Треп трепом! Но вот Селиванов подмигнул Сашке и спросил полушепотом:
— Стволы иметь хочешь? С нарезкой! Завязываю я с этим делом, парень!
— С чем? — не понял Сашка.
— С тайгой!
Это было что-то новое или чистая липа.
— План я свой жизненный выполнил, вот что! Больше тебе ничего не скажу. Но о Селиванове еще услышите! Ты думаешь, я кто?
Он улыбался таинственно и зловеще. И что-то ранее незамеченное увидел в нем Сашка.
— Ты таких, как я, в кино не видел! Понял?!
— Может быть, — уклончиво ответил Сашка.
Выговорились далеко за полночь. Селиванов долго притворно кряхтел на своем жердевом ложе. Сашка осторожно подлег к Кате. Она, не просыпаясь, повернулась к нему, и голова ее оказалась на его руке. Боясь шелохнуться, пролежал он так долго, и даже потом, уже во сне, все время помнил, что на его руке покоится бесценное и хрупкое счастье.
ВСЕ
— Филя, я все хотела спросить, почему ты себя так называешь? Ведь ты сам захотел, чтобы тебя Филей звали?
— Не Филей, а Филькой! И здесь существенная разница!
Катя с Филькой, сидя на сосновых чурках, чистили картошку. Моня в углу за столом заряжал патроны. Сашка со Степаном на улице кололи дрова, и оттуда доносились их голоса, чаще Сашкин, веселый и звонкий, реже Степанов, глухой, хриповатый.
Филька бросил очищенную, точнее, изуродованную чисткой картофелину, протер широкое лезвие охотничьего ножа, пальцы сполоснул в ведре.
— Филя — это профанация той идеи, которую я оформил своей кличкой.

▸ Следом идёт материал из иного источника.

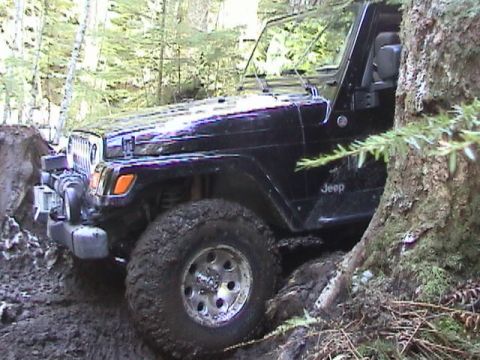 2005 Jeep Wrangler - This spot was kind of fun going up for everyone. I'm going down here, The pic does not do it justice.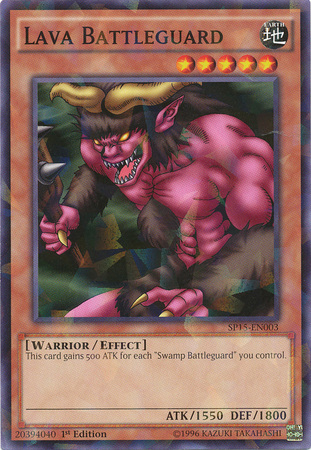 Lava Battleguard [SP15-EN003] Shatterfoil Rare | Odin's Place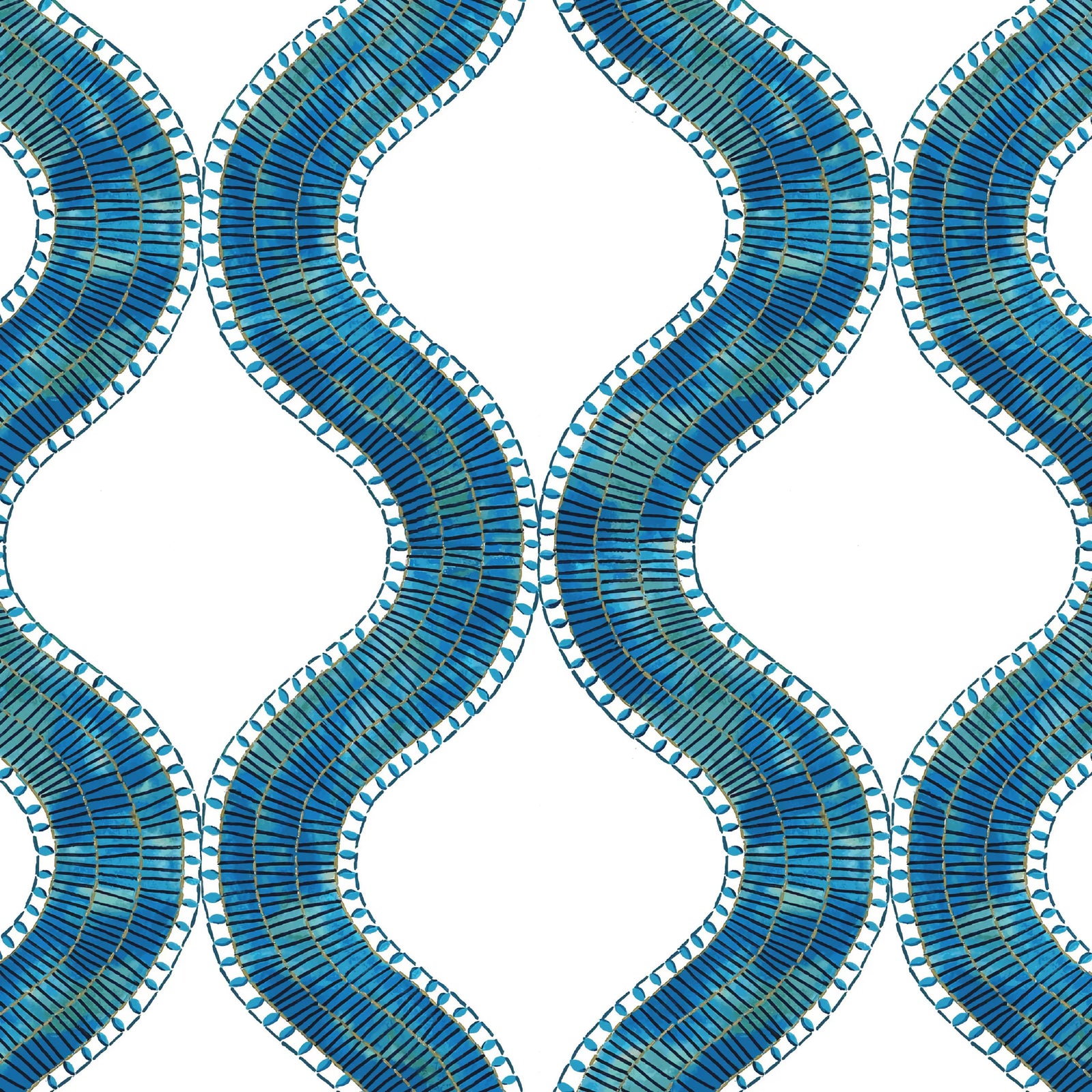 The Met x Ann Gish Egyptian Collar Throw and Decorative Pillow with Coordinate Bedding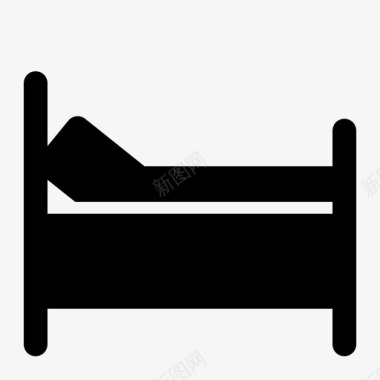 床床装饰家具图标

Филька говорил как всегда многозначительно, исключительно серьезно, словно был уверен, что если он открывает рот, то только для того, чтобы сообщить несомненную истину или нечто совершенно исключительное.
Поначалу Катю раздражала эта манера пророчествовать и поучать, но очень скоро она почувствовала, что слушает Фильку всегда с интересом и что его манера говорить — это, по сути, что-то очень близкое к тому упорству, с каким он настаивал на своей смешной кличке. И спросила его об этом не случайно.
Филька вперил в нее свои серые глаза, чуть приподнял бровь, подался вперед.
— Кличка эта справедливо квалифицирует мое место здесь, в этой обстановке. Сашка отлично стреляет. Степан вынослив, как медведь, Моня шарлатан по призванию…
Моня за столом повернулся к ним и заулыбался виновато и сконфуженно.
— …Моня и тот умеет кое-что лучше других! К примеру, быстро и хорошо заряжать патроны, хотя закрывает глаза, когда приходится стрелять. Я назвал лишь некоторые достоинства наших друзей. Я же сам не умею ничего и не имею желания научиться! Нелегко было признаться себе в этом, поверь, но пришлось, потому что нежелание — это и есть неспособность!
— Но тебя все здесь любят! — возразила Катя. — Сашка мне о тебе…
Он повелительно перебил ее:
— Не то! Любят? Это значит, что ненавидят. А за что меня ненавидеть? Я никому зла не делаю, чужой хлеб не ем. В мире так много ненависти, что ее отсутствие мы готовы принять за любовь. Любовь — это не то. Любовь — явление чрезвычайно редкое.